1. It has asserted the arbitrary power of congress to abolish all men's right to make their own contracts, by asserting its power to alter the meaning of all contracts, after they are made, so as to make them widely, or wholly, different from what the parties had made them.
Thus the court has said that, after a man has made a contract to pay a certain number of dollars, at a future time,—meaning such dollars as were current at the time the contract was made,—congress has power to coin a dollar of less value than the one agreed on, and authorize the debtor to pay his debt with a dollar of less value than the one he had promised.
To cover up this infamous crime, the court asserts, over and over again,—what no one denies,—that congress has power (constitutionally speaking) to alter, at pleasure, the value of its coins.

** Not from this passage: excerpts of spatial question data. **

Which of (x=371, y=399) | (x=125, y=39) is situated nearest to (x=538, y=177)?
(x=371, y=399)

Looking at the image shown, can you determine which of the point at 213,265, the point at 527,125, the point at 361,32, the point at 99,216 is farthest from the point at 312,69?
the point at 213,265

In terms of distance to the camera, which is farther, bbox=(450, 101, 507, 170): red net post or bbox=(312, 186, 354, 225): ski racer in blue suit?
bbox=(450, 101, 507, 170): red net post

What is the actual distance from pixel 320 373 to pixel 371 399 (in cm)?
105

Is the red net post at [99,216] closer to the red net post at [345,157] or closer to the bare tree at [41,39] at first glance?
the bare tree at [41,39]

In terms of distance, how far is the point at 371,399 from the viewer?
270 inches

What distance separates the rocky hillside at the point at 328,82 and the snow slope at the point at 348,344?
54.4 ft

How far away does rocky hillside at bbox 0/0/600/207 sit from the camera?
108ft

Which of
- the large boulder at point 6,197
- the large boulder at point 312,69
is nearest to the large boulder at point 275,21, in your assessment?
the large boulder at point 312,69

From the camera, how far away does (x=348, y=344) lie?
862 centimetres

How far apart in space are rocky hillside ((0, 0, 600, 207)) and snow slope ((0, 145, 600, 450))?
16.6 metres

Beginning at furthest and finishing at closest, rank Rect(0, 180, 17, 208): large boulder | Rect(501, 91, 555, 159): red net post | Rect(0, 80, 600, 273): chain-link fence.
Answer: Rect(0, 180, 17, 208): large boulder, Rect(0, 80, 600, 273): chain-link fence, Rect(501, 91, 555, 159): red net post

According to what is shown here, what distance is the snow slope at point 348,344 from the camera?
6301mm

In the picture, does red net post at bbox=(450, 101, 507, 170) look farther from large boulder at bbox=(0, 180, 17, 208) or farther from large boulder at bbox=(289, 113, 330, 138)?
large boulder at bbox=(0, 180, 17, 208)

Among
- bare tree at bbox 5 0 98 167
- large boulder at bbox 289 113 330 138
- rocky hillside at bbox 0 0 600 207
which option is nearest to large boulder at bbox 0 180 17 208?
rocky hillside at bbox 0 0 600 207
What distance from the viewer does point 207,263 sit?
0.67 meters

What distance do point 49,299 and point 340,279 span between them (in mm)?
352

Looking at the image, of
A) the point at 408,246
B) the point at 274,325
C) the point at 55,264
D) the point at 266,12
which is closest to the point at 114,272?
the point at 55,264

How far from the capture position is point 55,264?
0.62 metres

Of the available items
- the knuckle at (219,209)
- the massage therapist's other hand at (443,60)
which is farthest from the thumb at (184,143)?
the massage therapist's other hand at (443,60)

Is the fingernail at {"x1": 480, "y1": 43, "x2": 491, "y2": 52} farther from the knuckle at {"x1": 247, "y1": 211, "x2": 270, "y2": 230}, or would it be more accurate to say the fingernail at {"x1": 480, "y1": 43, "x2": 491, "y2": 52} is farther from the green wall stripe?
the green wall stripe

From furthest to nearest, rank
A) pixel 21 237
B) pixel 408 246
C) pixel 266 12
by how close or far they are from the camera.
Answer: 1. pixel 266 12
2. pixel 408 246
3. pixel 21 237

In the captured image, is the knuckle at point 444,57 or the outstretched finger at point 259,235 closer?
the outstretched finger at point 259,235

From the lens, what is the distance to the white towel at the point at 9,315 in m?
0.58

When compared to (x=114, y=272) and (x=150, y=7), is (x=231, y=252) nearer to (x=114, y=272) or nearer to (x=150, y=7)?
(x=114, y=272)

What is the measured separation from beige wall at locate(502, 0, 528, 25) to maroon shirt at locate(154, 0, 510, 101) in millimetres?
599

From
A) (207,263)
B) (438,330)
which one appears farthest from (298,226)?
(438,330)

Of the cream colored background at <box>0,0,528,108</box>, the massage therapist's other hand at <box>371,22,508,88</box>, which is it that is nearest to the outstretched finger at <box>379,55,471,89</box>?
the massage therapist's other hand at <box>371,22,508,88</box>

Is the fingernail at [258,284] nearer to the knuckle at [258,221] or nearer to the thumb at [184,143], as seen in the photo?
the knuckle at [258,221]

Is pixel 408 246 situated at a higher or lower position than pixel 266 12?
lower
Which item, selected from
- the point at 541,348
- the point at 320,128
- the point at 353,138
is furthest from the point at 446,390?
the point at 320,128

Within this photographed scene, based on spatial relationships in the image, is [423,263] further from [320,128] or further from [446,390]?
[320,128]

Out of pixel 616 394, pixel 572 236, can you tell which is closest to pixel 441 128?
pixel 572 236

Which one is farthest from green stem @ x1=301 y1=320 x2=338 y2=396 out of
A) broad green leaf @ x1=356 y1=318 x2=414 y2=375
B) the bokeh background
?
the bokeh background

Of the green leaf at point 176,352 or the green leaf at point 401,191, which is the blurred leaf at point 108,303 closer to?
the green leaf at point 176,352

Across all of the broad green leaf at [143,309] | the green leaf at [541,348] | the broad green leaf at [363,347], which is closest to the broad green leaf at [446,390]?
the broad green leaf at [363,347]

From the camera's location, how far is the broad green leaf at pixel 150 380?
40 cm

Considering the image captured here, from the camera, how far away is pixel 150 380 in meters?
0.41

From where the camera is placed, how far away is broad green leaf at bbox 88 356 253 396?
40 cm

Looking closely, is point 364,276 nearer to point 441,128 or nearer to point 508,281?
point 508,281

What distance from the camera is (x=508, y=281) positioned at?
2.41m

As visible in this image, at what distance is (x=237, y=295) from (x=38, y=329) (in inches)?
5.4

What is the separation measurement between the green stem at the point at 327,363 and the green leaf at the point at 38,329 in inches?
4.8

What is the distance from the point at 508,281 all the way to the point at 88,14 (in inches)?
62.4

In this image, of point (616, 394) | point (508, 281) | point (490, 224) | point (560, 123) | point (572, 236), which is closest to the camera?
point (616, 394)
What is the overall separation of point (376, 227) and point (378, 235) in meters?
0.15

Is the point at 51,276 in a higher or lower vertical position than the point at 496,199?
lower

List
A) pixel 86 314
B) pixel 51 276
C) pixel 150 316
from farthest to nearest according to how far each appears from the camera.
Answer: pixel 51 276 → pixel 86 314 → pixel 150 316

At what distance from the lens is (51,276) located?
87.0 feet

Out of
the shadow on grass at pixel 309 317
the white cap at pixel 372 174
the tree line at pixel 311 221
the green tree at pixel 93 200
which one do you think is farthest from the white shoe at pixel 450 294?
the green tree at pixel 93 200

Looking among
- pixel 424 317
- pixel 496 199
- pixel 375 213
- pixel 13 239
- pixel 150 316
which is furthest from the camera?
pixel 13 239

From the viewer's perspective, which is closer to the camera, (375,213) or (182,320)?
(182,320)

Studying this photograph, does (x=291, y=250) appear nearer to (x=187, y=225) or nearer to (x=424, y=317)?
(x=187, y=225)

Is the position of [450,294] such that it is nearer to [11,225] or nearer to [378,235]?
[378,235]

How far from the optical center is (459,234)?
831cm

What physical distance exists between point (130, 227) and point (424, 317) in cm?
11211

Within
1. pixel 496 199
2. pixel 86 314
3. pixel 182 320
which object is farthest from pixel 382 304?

But it then asserts that congress has this additional, and wholly different, power, to wit, the power to declare that this alteration in the value of the coins shall work a corresponding change in all existing contracts for the payment of money.
In reality they say that a contract to pay money is not a contract to pay any particular amount, or value, of such money as was known and understood by the parties at the time the contract was made, but only such, and so much, as congress shall afterwards choose to call by that name, when the debt shall become due.
They assert that, by simply retaining the name, while altering the thing,—or by simply giving an old name to a new thing,—congress has power to utterly abolish the contract which the parties themselves entered into, and substitute for it any such new and different one, as they (congress) may choose to substitute.
Here are their own words:
The contract obligation ... was not a duty to pay gold or silver, or the kind of money recognized by law at the time when the contract was made, nor was it a duty to pay money of equal intrinsic value in the market.... But the obligation of a contract to pay money is to pay that which the law shall recognize as money when the payment is to be made.—Legal Tender Cases, 12 Wallace 548.